When we were done, I turned off the tape recorder. I told her how strong and wonderful I thought she was, and how brave. Natalie stood quickly to leave, and I felt intuitively that she would go somewhere else to cry. It was all I could do not to jump out of my chair and hug her, but I knew that was not what she needed. It was what I needed. Listening to her was like looking down into a deep well of sorrow, and the memory of Natalie stayed with me long after I left the building.

Chapter Three
the truth hurts

At 1:15
P.M.
, my first group of eighth-grade girls at Marymount were looking like they might pass out. It was the right-after-lunch-and-I-need-a-nap class period. On the floor, the girls were drooping against one wall, refusing to make a circle, leaning into one another like reeds. It was March, and outside there was a hint of spring. Though it was no more than sixty-five degrees, many were wearing shorts or tank tops.
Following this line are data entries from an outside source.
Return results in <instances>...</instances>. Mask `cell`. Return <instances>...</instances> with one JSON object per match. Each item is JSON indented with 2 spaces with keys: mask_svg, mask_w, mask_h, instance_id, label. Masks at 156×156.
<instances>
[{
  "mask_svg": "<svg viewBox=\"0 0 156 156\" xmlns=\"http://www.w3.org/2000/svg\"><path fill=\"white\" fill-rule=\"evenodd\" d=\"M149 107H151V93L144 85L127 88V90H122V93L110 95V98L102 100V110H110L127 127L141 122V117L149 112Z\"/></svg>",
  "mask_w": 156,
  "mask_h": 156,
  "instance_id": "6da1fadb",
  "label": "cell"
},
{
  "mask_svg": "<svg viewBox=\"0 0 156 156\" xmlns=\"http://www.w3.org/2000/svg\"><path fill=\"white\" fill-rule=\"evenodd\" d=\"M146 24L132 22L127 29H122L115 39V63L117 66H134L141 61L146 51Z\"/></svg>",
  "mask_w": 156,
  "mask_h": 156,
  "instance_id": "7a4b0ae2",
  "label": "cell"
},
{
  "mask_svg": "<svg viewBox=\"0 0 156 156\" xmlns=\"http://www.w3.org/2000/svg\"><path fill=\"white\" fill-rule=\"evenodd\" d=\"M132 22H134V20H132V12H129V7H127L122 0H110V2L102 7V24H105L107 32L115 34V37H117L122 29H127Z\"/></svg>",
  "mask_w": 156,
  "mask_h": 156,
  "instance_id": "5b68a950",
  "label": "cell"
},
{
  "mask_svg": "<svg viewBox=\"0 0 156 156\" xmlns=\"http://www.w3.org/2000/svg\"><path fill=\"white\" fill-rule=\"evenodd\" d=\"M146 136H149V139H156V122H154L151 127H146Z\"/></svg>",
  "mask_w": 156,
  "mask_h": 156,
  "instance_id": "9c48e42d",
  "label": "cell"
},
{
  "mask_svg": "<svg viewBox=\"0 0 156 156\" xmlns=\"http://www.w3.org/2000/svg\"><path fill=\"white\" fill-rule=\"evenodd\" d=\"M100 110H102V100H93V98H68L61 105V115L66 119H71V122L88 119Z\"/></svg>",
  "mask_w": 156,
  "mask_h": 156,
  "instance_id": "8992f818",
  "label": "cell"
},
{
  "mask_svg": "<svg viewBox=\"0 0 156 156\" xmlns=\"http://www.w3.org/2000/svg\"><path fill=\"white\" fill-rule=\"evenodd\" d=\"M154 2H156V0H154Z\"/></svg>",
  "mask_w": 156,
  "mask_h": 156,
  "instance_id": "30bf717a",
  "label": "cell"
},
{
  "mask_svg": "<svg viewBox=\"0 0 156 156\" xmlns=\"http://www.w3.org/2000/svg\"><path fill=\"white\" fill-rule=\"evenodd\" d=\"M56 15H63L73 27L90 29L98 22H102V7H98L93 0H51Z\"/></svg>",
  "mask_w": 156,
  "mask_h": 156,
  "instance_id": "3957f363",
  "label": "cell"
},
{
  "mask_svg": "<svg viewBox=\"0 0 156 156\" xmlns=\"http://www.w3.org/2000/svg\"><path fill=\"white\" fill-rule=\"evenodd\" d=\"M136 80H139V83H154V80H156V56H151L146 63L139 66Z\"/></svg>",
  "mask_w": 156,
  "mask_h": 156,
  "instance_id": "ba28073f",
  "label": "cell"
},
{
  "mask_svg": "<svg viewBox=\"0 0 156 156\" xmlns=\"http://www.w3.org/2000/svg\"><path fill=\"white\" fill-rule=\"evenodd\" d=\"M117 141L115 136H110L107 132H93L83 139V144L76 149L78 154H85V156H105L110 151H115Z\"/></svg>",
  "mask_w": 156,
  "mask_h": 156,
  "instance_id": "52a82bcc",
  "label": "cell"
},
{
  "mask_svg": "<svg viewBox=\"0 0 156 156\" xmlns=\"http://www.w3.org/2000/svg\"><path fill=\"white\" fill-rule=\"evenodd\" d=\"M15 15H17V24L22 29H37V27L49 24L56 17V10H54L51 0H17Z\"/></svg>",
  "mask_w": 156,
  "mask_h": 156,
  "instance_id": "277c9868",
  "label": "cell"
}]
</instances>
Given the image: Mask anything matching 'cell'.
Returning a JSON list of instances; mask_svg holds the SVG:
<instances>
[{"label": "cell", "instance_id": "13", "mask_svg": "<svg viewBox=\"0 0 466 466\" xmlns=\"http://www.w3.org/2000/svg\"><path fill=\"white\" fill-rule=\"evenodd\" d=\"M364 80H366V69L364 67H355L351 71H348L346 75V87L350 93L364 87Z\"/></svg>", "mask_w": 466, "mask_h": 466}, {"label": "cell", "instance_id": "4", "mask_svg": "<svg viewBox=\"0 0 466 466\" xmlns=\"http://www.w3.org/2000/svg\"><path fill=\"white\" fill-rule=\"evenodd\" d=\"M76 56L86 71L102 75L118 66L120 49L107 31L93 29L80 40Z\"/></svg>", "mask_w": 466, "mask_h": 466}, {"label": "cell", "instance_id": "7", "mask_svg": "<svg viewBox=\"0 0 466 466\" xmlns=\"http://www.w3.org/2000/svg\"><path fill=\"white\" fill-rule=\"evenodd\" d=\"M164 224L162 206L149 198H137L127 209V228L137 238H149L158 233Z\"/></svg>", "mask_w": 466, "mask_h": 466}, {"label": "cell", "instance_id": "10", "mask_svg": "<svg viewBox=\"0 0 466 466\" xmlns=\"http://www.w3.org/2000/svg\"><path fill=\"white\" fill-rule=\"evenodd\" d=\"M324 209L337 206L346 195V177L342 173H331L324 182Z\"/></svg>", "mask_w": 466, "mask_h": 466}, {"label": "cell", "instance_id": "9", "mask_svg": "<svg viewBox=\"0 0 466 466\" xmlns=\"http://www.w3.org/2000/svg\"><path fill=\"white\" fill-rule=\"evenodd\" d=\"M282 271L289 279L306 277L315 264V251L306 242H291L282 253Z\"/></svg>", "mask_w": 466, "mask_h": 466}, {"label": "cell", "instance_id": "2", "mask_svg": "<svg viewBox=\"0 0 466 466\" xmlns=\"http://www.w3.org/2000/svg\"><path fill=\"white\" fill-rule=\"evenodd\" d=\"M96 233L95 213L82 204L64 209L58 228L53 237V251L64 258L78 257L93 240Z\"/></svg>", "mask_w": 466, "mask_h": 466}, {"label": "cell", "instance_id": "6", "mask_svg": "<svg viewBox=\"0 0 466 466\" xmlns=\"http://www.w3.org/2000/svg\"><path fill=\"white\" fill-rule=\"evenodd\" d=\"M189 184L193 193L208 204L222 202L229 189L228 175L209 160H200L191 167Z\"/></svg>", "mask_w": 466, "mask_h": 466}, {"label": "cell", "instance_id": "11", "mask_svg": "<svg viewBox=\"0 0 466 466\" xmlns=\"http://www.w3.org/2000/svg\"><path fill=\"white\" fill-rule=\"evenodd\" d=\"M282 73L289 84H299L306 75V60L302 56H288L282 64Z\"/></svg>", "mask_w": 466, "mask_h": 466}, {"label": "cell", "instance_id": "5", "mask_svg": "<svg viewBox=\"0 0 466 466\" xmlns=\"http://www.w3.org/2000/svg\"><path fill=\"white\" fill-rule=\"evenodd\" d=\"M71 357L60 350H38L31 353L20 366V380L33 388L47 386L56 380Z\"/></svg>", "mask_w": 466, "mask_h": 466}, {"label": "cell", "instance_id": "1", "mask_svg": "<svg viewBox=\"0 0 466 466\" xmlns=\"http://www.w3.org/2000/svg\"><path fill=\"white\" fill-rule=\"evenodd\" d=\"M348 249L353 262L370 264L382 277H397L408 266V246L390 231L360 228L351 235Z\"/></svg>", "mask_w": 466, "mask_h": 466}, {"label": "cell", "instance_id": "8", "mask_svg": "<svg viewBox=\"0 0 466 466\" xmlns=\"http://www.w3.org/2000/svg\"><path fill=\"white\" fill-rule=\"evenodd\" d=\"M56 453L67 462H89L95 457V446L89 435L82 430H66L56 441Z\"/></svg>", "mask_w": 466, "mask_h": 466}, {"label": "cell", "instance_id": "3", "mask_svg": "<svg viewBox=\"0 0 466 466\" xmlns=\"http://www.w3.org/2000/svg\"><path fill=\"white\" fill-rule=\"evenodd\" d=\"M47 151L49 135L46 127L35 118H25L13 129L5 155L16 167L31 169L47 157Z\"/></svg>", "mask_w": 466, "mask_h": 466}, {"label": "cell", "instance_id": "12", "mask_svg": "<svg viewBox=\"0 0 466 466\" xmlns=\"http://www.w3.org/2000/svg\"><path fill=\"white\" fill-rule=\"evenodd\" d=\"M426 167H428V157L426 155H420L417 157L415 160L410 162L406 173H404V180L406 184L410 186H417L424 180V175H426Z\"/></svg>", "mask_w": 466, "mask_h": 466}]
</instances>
I pulled out the Oreos, and as if on cue, they sat up and began to munch. Relieved by these signs of life, I began the discussion by asking them to describe the perfect girl. They looked at me quizzically.

"Like in magazines. Movies.
Dawson's Creek.
Stuff like that."

A few hands went up. Hoping to foster a casual atmosphere, I had asked them to speak without raising their hands. Old habits die hard.

"Skinny!" one says.

"Pretty!"

Okay, I thought. And then: "Nice!"

"What do you mean, nice?" I asked, looking up from my notebook.

"She always has friends."

"She never gets in fights."

"Everybody loves her."

So began my understanding of girls' everyday aggression.

"Okay," I said, stalling to think. "So if one of your friends has done something to bug you or make you mad, or sad, do you tell her about it?"

"No!" came a chorus.

"Why?" I asked.

Silence. I waited.

A girl in the corner took a breath. "Because then it's going to cause a big thing."

"What's 'a big thing'?"

"There's going to be a big fight about it," someone else explained.

"Everyone's going to get involved. It's not worth losing your friendship over something small."

"People make stuff up."

"What if," I asked, "you were just telling someone how you felt, because
you
felt bad? You know, to make yourself—your friendship—feel a little better?"

"Then you might hurt her feelings," one said. Nods. Locking eyes.

"Can you tell someone the truth and not be mean?" I asked.

"The truth hurts," a girl in the corner said quietly. "That's why I lie."

 

When I set out to write this book, I sought the stories of women and girls who had been targets or aggressors of severe episodes of bullying. Following the received wisdom of scholars and teachers, I conceived of alternative aggressions as behaviors found outside girls' "normal" social structure. When I met with my first groups of girls, I was broadsided with stories of everyday conflict that bore a striking resemblance to their descriptions of bullying.

Girls don't have to bully, at least as far as we have understood the word, to alienate and injure their peers. In fact, the word
bullying girl
couldn't be more wrong in describing what some girls do to hurt one another. The day-to-day aggression that persists among girls, a dark underside of their social universe, remains to be charted and explored. We have no real language for it.